[Spatial items tied to pictures]

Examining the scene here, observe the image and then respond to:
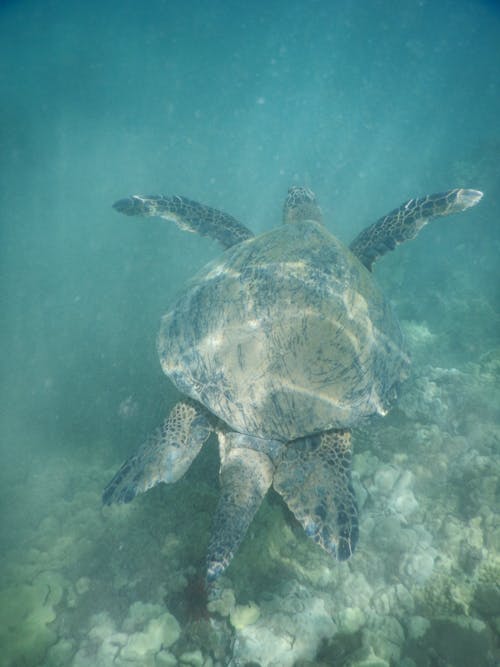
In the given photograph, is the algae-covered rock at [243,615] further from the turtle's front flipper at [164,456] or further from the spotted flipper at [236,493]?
the turtle's front flipper at [164,456]

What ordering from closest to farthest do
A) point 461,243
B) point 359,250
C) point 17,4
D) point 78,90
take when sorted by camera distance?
1. point 359,250
2. point 461,243
3. point 17,4
4. point 78,90

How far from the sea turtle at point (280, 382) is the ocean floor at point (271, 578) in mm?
775

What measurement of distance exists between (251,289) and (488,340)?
10.6m

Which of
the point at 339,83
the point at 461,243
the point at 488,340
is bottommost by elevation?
the point at 488,340

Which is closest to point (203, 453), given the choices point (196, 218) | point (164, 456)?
point (164, 456)

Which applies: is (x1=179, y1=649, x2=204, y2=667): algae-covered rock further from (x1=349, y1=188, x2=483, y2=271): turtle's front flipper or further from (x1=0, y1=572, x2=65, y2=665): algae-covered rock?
(x1=349, y1=188, x2=483, y2=271): turtle's front flipper

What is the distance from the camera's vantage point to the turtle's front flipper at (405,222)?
16.6 feet

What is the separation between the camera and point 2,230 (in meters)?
30.2

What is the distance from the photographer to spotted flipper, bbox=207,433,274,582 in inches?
97.2

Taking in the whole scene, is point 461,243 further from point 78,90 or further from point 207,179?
point 78,90

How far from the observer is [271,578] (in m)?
3.55

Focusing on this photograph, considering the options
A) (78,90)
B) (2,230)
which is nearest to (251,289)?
(2,230)

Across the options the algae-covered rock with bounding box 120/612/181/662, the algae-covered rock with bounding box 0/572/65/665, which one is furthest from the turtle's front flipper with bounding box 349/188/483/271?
the algae-covered rock with bounding box 0/572/65/665

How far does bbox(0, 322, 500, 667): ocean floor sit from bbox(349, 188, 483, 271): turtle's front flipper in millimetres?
3205
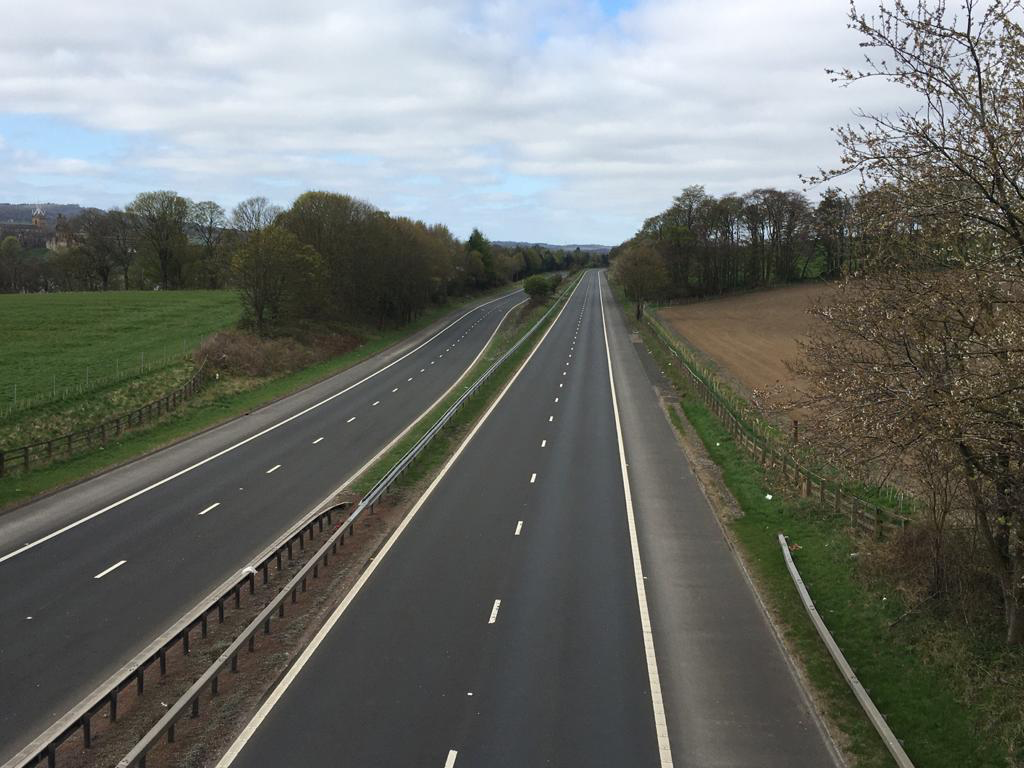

**Given task**
Print every item above line for line, without any change, and leave the pictures out.

**Response to this task**
Examining the scene here, observe the image and then respond to:
In the given photograph, is the algae-covered rock at [243,615] further from the turtle's front flipper at [164,456] or further from the spotted flipper at [236,493]?
the turtle's front flipper at [164,456]

What ordering from closest to farthest do
A) point 461,243
B) point 359,250
C) point 17,4
D) point 78,90
take when sorted by camera distance?
1. point 359,250
2. point 461,243
3. point 17,4
4. point 78,90

How far from the sea turtle at point (280, 382) is the ocean floor at point (271, 578) in mm?
775

What measurement of distance exists between (251,289) and (488,340)?
10.6m

Which of
the point at 339,83
the point at 461,243
the point at 488,340
is bottommost by elevation?
the point at 488,340

Which is closest to point (203, 453), given the choices point (196, 218) | point (164, 456)?
point (164, 456)

Which applies: is (x1=179, y1=649, x2=204, y2=667): algae-covered rock further from (x1=349, y1=188, x2=483, y2=271): turtle's front flipper or further from (x1=0, y1=572, x2=65, y2=665): algae-covered rock?
(x1=349, y1=188, x2=483, y2=271): turtle's front flipper

What is the distance from the camera's vantage point to the turtle's front flipper at (405,222)?
16.6 feet

What is the separation between the camera and point 2,230 (in meters)?
30.2

What is the distance from the photographer to spotted flipper, bbox=207,433,274,582 in inches?
97.2

Taking in the whole scene, is point 461,243 further from point 78,90 or further from point 207,179?
point 78,90

How far from the observer is [271,578] (in m)?
3.55

Focusing on this photograph, considering the options
A) (78,90)
B) (2,230)
which is nearest to (251,289)?
(2,230)

Across the options the algae-covered rock with bounding box 120/612/181/662, the algae-covered rock with bounding box 0/572/65/665, which one is furthest from the turtle's front flipper with bounding box 349/188/483/271?
the algae-covered rock with bounding box 0/572/65/665

How far does bbox(0, 322, 500, 667): ocean floor sit from bbox(349, 188, 483, 271): turtle's front flipper in millimetres?
3205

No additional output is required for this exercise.